Eigentlich darf man ja bei Charity-Sachen nicht meckern: Der Zweck heiligt ja die Mittel oder so und es geht ja um eine wichtige Sache und die armen Menschen (und Kinder, vor allem die Kinder) in Haiti haben unsere Unterstützung verdient und so weiter. Aber wenn ich mich jetzt doch dazu hinreißen ließe, ein paar musikalische Anmerkungen zu der Neufassung des Charity-Klassikers “We are the World” zu machen, dann sähen die so aus:

  1. Warum sind denn fast alle Stimmen autogetuned? Können die Schreihälse nicht singen? Ich dachte, die heutigen Heulbojen wären alles ach-so-tolle Sänger?

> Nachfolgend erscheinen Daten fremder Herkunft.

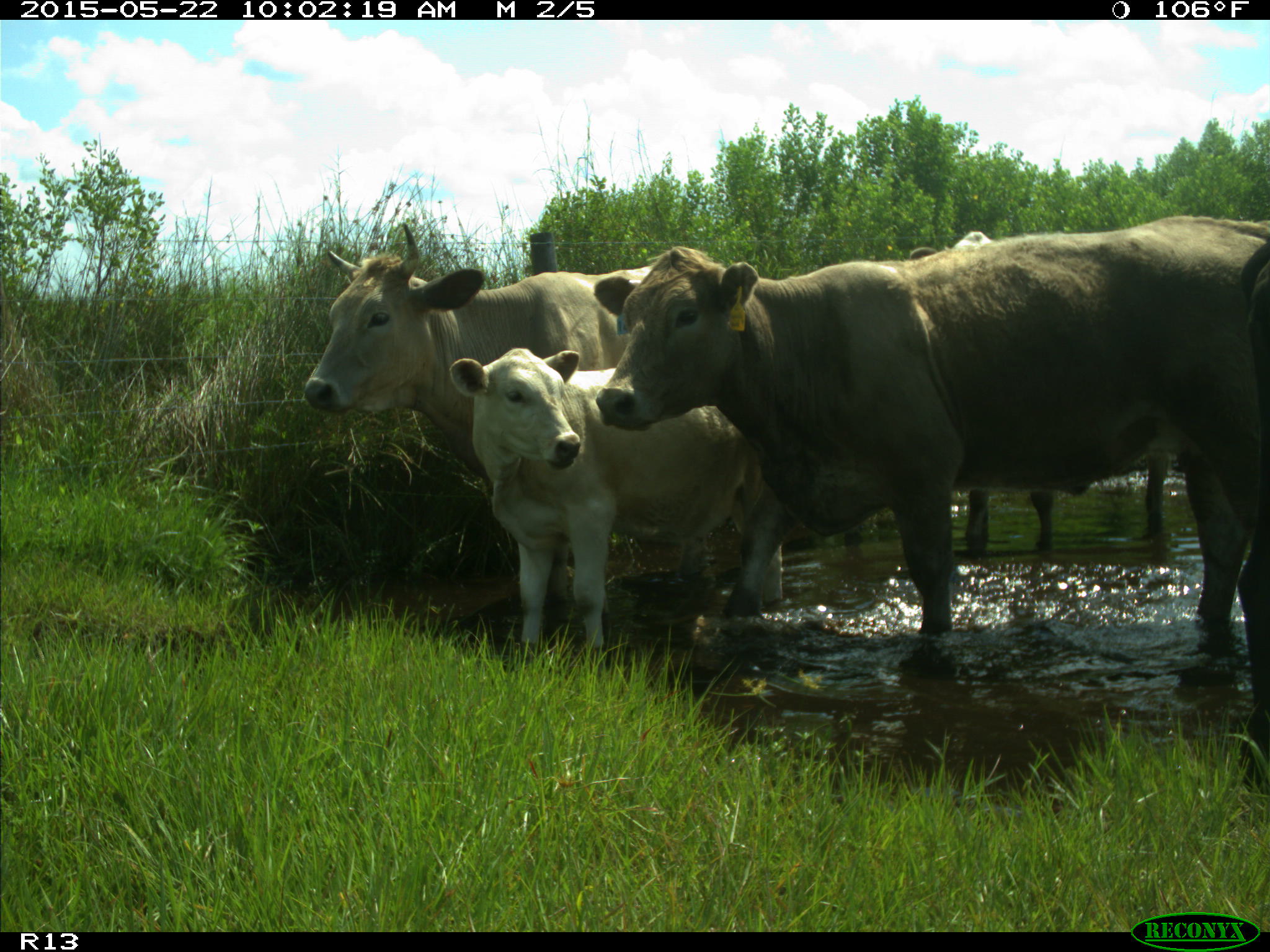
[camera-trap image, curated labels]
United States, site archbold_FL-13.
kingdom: Animalia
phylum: Chordata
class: Mammalia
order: Artiodactyla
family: Bovidae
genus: Bos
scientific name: Bos taurus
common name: domestic cow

  2. Der eingespielte St. Michael vom Jacksonclanwar keine Überraschung, die tonlos mitsingende Janet (ist es Janet oder irgendeine ander Jackson?) berechnend rührselig. Wann wird der Michel denn nun selig gesprochen?
  3. Diana Ross würde in Deutschland gegen das Vermummungsverbot verstoßen.
  4. Heureka! Barbra Streisand wird immer faltenloser!
  5. Hat sich Wyclef Jean willentlich vorgenommen, den Song mit seinem Gesang zu ruinieren?
  6. Celine Dion ist im Cyndi-Lauper-Part ‘ne echte Nervensäge!
  7. Pink ist mit Abstand die beste Pop-Sängerin in diesem Video.
  8. Warum haben sich die Sänger denn um Himmels Willen alle so aufgedonnert. Muss man im Studio mit der Designer-Sonnenbrille stehen?
  9. Hat Carlos Santana EPO genommen oder warum spielt er wie ein Derwisch auf der Gitarre (und dann auch noch ohne erkennbaren Takt)?
  10. Ich bin froh, dass ich die ganzen Pop-Sterne und Sternchen nicht mehr kenne.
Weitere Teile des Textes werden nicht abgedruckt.